> _Items_
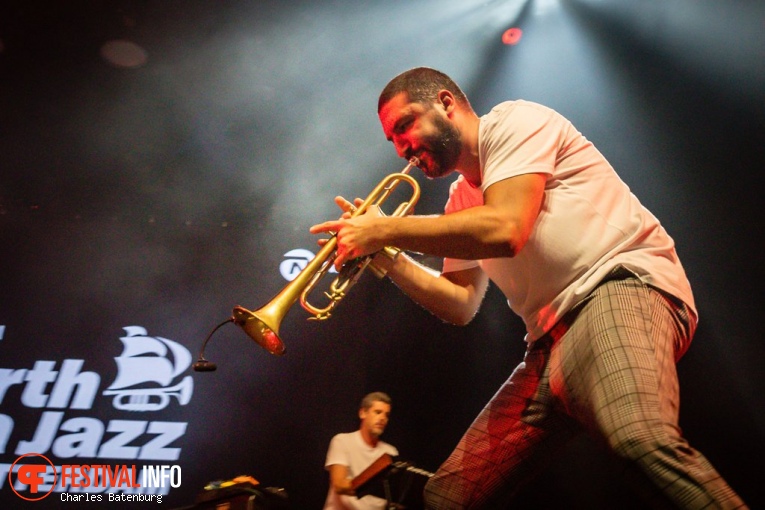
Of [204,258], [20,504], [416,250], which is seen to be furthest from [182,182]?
[416,250]

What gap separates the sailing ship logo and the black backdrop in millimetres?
54

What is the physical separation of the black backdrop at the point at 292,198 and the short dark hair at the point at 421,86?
4288 mm

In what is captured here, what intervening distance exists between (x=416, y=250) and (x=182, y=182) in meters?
5.46

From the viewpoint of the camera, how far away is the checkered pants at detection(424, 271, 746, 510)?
1.35 metres

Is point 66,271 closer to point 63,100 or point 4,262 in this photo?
point 4,262

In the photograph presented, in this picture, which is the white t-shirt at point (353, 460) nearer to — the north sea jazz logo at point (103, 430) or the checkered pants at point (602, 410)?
the north sea jazz logo at point (103, 430)

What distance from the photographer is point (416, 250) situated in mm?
1822

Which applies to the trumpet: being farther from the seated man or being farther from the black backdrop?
the black backdrop

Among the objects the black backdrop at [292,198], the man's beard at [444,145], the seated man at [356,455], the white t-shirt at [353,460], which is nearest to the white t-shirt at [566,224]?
the man's beard at [444,145]

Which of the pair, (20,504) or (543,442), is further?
(20,504)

> _Work instructions_
Collect every line above that contains the string "distance". Uppercase and lowercase letters count as different.

> _Solution for this problem_
In what is captured here, what intervening distance exists between (x=416, y=250) and (x=182, y=182) in meters?
What distance from the photographer is point (416, 250) situated in mm?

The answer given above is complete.